À cet instant, le tonnerre gronde.

— Nous sommes déjà dans cette prison, ajoute Ulrich.

— Comment mettre fin à ce jeu ? demande Lucas.

— Il n’y qu’une seule solution pour se sortir de là : relever le défi et gagner !

— En nous... tuant ? balbutie Ji-Hyun.

— Exactement !

— Ne... devrait-on pas refuser ?

— Hors de question de renoncer au trésor !

D'autres acquiescent, ils pensent comme Ulrich. Quels imbéciles. Nous devrions plutôt coopérer, nous entraider contre... contre... quoi au juste ? Je suis perdu.

— Formons une équipe, dis-je.

— Je suis ici pour gagner, répond Ulrich.

Un son de cloches tinte dans mes oreilles. La voix féminine rauque prend la parole.

— Message à tous, une nouveauté va faire son apparition sur votre écran. Attention, un, deux, trois, tadam !

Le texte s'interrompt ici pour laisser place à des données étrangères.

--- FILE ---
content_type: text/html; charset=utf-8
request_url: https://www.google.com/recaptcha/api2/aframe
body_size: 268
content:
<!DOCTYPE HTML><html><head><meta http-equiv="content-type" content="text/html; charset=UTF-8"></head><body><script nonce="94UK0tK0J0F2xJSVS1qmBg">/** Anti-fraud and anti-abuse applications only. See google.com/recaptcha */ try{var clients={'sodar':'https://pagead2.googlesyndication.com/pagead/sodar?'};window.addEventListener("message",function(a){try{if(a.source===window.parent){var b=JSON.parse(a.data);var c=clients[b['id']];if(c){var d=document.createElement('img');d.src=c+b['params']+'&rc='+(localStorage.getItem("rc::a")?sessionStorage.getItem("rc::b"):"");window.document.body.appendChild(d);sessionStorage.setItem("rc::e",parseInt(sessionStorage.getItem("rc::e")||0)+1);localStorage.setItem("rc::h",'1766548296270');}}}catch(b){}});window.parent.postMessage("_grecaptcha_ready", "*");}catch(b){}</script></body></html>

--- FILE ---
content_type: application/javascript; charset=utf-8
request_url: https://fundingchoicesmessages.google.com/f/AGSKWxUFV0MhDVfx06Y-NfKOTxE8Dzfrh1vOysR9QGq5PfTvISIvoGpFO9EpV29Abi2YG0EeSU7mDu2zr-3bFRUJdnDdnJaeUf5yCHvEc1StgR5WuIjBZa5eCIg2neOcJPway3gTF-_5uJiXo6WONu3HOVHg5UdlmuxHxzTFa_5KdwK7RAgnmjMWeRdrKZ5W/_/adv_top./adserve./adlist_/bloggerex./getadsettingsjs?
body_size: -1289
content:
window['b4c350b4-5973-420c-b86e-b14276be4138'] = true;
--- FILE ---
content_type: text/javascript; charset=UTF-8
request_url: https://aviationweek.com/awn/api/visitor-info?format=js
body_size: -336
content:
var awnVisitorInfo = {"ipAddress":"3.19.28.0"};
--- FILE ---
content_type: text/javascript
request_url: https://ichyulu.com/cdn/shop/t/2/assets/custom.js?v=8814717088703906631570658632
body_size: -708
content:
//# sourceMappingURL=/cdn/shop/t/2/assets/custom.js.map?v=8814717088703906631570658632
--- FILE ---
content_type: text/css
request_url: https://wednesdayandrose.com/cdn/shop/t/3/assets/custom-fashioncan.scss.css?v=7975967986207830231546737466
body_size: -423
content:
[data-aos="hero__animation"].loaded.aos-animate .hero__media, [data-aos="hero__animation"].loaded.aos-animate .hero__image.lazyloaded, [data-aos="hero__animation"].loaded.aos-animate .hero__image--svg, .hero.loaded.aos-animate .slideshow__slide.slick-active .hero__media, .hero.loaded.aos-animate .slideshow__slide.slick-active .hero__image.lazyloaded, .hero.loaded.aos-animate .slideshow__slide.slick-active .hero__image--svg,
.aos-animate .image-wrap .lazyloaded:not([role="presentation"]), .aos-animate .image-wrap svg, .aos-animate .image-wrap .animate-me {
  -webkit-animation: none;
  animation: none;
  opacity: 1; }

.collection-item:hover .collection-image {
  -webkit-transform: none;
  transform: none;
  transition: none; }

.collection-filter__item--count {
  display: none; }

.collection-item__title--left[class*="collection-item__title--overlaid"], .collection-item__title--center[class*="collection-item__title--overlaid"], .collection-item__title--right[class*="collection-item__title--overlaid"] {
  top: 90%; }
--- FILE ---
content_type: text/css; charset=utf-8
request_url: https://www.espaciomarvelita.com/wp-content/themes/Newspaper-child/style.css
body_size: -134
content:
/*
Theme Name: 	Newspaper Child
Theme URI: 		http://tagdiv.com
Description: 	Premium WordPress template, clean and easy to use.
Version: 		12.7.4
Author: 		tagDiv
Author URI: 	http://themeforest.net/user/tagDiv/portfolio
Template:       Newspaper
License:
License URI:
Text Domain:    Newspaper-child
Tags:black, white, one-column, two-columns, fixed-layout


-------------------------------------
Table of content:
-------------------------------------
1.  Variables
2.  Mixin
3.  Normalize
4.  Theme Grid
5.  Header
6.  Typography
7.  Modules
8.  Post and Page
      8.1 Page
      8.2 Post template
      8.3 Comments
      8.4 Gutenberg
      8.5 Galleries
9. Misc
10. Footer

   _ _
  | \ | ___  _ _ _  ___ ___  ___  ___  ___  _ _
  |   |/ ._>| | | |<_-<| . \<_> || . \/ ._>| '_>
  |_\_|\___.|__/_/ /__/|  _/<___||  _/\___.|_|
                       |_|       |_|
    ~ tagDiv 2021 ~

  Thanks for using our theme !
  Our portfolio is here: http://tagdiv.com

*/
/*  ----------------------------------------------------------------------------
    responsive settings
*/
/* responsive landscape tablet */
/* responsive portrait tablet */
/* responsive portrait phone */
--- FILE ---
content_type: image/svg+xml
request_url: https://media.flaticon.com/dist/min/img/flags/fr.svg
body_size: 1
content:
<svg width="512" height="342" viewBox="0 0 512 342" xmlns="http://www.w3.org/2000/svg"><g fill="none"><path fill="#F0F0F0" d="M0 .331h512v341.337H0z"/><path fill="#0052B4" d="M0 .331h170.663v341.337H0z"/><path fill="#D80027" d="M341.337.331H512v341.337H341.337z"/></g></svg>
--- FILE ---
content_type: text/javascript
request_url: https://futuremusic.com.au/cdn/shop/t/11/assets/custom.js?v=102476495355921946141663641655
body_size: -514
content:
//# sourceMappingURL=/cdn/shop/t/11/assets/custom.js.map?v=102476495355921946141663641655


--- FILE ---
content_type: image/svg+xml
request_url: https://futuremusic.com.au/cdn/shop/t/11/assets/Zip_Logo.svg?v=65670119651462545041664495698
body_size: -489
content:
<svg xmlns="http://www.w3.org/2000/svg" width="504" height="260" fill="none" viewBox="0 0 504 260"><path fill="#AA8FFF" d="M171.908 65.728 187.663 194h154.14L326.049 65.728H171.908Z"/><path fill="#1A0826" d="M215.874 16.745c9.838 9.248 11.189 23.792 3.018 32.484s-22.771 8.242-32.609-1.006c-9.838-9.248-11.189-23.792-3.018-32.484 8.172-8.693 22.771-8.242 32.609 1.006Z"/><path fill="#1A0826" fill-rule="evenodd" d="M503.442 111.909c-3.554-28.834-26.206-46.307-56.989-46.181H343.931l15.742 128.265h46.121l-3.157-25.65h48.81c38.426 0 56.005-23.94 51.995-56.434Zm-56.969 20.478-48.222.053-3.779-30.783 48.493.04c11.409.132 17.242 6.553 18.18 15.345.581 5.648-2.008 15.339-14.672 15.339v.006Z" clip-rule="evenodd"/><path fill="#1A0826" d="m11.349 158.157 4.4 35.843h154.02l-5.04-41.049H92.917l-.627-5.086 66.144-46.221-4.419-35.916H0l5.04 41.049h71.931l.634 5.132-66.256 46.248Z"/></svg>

Je scrute mon écran et découvre une liste. Le prénom de chaque joueur est indiqué dans une colonne à gauche. Devant chaque prénom est notifié le drapeau de leur pays. Enfin, dans la colonne de droite intitulée « VAINCU » est mentionné le prénom et le pays du joueur éliminé. Sur les cases me mentionnant, je lis « HOUSSEN - PAKISTAN – TUÉ PAR BALLE » à côté de mon nom « PAR MAXENCE - FRANCE ». Mon coeur s'emballe, mon pouls s'accélère, j'ai du mal à respirer. Tout le monde va le voir, tous vont savoir qu'Houssen est mort par ma faute... Je suis dans la merde.